Enfants abordés par des inconnus, prévention, protocoles écoles et financement de dispositifs
Édouard CourtialUC
Sénateur — Oise
La question
M. Édouard Courtial attire l'attention de M. le ministre de l'éducation nationale sur des signalements d'enfants abordé par des inconnus dans l'Oise, ayant conduit la commune de Thiescourt à envisager la distribution de badges anti-agression pour rassurer les familles.
Cette annonce a été relayée le 20 octobre 2025, à la suite de signalements près d'arrêts de bus scolaires. Ces situations provoquent une inquiétude immédiate et posent une question pratique aux communes et aux établissements scolaires sur comment réagir vite, informer sans alimenter l'inquiétude des riverains et sur comment renforcer la sécurité sur les trajets et aux abords des écoles.
La commission nationale de l'informatique et des libertés (CNIL) met en garde contre les dispositifs fondés sur la géolocalisation des enfants, montres connectées et applications de suivi, en soulignant des risques pour la vie privée et le fait qu'ils peuvent habituer les mineurs à une surveillance permanente, et elle recommande de privilégier des solutions moins intrusives tout en restant vigilant sur la sécurité des appareils.

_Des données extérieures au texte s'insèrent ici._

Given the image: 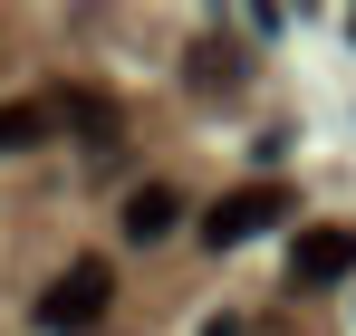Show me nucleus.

Il est vrai que l'éducation nationale dispose déjà d'un cadre général de sûreté et de signalement, notamment via les consignes de sécurité en milieu scolaire et l'outil de remontée « Faits établissement », avec alerte des services compétents et des forces de l'ordre en cas d'urgence. Toutefois, les signalements d'enfants abordés aux abords des écoles ou près des arrêts de bus posent des questions très opérationnelles, périmètre exact des consignes hors de l'enceinte scolaire, coordination entre établissements, maires, transport scolaire et forces de l'ordre... Ainsi, cela justifie une clarification nationale, d'autant plus lorsque des communes envisagent des dispositifs individuels dont le cadre et les effets sur les données personnelles doivent être sécurisés.
Dans ce contexte, il souhaite savoir si le Gouvernement entend diffuser des consignes nationales claires aux chefs d'établissement et aux maires en cas de tels signalements et encadrer le recours à des dispositifs individuels de type badge ou bracelet, notamment s'ils comportent une identification ou une géolocalisation, au regard de leur efficacité, de leur coût, de leur financement et de la protection des données.
✓ Réponse du gouvernement
Publiée le 27/08/2026La sécurité des élèves, des personnels et des enceintes scolaires est une priorité du ministère de l'éducation nationale. Des mesures de sécurisation, souvent menées en lien avec le ministère de l'intérieur, sont déployées au sein et aux abords des établissements afin de faire de l'école un sanctuaire républicain. S'agissant de la situation évoquée, aucun signalement d'enfants qui auraient été abordés par des adultes à Thiescourt n'a été effectué auprès de la gendarmerie nationale, ni de demande d'intervention. En matière de prévention, la gendarmerie déploie son dispositif SAGES (SAnctuarisation Globale de l'Espace Scolaire), avec patrouilles, contacts avec les personnels et points d'écoute pour recueillir la parole des élèves (22 000 actions en 2025). Les services de police sont également mobilisés, en particulier autour des établissements où peuvent se produire regroupements, tensions ou rixes, avec une présence visible et régulière, coordonnée avec les polices municipales et adaptée aux réalités locales. Cet effort de contact et de visibilité sur la voie publique facilite aussi les signalements. Des consignes sont régulièrement rappelées : télégramme conjoint du 26 mars 2025 (mobilisation contre les violences aux abords des établissements, contrôles reconduits pour 2025-2026), télégramme de rentrée du 29 août 2025 (sécurité des transports scolaires) et télégramme conjoint du 6 février 2026. La création des services de défense et de sécurité académiques renforce par ailleurs la gouvernance en matière de sécurité, en coordination avec les autres services de l'État, afin de garantir aux élèves et aux personnels un cadre sécurisé. Enfin, ces mesures s'accompagnent de travaux visant à mieux protéger les élèves, libérer leur parole et renforcer les contrôles. Alors que des enfants ont subi des violences physiques, psychologiques et sexuelles dans des lieux censés les protéger, le ministère a fait de la protection de l'enfance une priorité absolue.